A Healthy Platform Checklist

This post is up on Hacker News. I’d appreciate your upvote and your comments.

Oh yeah. Reddit too.

I’ve been doing a lot of thinking and talking with a lot of folks lately about what I’ve been calling “devops” and now mostly call platform engineering: the care and feeding of the underlying systems that power scalability, fault tolerance, and developer productivity. There’s a great deal of value to be mined from treating your infrastructure as a product, with strongly guaranteed interfaces and APIs for other product teams to use. Starting early on the kind of infrastructural work that can empower early developers and enable more effective early development, while building towards the long-term scalability needs of startups heading towards the “elbow” of exponential growth, where you Get Noticed and your lives get interesting.

Much of this doc is cadged from everybody else’s notebooks about platform engineering, pick-and-choosing best practices from others and from my own experience, to put together what I’m calling a1 Healthy Platform Checklist. Unlike the Joel Test, however, I don’t intend this to apply to everybody everywhere; this is a set of characteristics that expect the need for scalability and value developer agility and productivity, and not all businesses need that.
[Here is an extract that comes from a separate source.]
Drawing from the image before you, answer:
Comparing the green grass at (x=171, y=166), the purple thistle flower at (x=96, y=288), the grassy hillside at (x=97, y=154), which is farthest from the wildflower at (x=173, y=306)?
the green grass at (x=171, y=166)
I emphatically don’t view this as being a purely prescriptive “you suck if you aren’t doing this right now”, but instead something to pin on the wall, a set of guiding principles to keep in mind and ideal states to work towards.

  • I: Systems are provisioned via code.
  • II: Engineers with production responsibilities are embedded with feature teams.
  • III: Production applications are twelve-factor apps.
  • IV: Monitoring and alert configuration is centralized and easily accessible to the people who need them.
  • V: Systems are self-healing without human involvement.
  • VI: Everyday administration tasks are handled through automated systems.
  • VII: Configuration data is stored in an auditable central repository and applications reflect the current state of configuration.
  • VIII: The developer environment mirrors the production environment.
  • IX: Applications are presented with a fresh, consistent runtime regardless of deployment environment.
  • X: Any system that must be deployed more often than monthly does so faster than you can get a cup of coffee.
  • XI: The developer environment is the platform team’s production environment.
  • XII: Platform teams are empowered to consider future needs as well as those of the present.

(If you work somewhere that scores an eight or above, I’d love to talk to you and pick your brain. This is hard stuff and anybody who’s that far along is worth learning from. Get in touch?)

A Healthy Platform Checklist

I: Systems are provisioned via code.

If I had to pick just one thing out of this entire list that I’d need above all else, it’s this one. Whether it’s Chef or Puppet or Ansible or bash scripts2, every developer in your shop had better be more valuable than the time it takes for them to stand up new hardware. Couple that with the inherent systems documentation that you get from reading Chef cookbooks or Ansible playbooks and you’ve got the foundational building block for everything else you do. You just shouldn’t have time to do otherwise.

II: Engineers with production responsibilities are embedded with feature teams.

This is my nod to the concept of devops. If your platform folks are busy shipping the platform, they don’t have time to ship everybody else’s stuff, too. Release engineering is a Thing in some parts of town, but don’t you think that ends up being the same kind of throw-it-over-the-fence silo that everybody’s already unhappy with? C’mon.

You hire smart people everywhere, so give some of those smart people a modicum of responsibility3 around managing their production efforts. Give the responsibility of maintenance to the people building the things you want to deploy. The X team is your experts on X, not your platform team, so make available the tools to perform production tasks and ensure that the platform team is seen as a resource when a problem is beyond the scale of the app and its related code.

III: Production applications are twelve-factor apps.

Some of my early readers have raised their eyebrows at this one. Many of the factors in Heroku’s awesome doc relate to the applications with which the platform team is not directly concerned, so why are we talking about them here?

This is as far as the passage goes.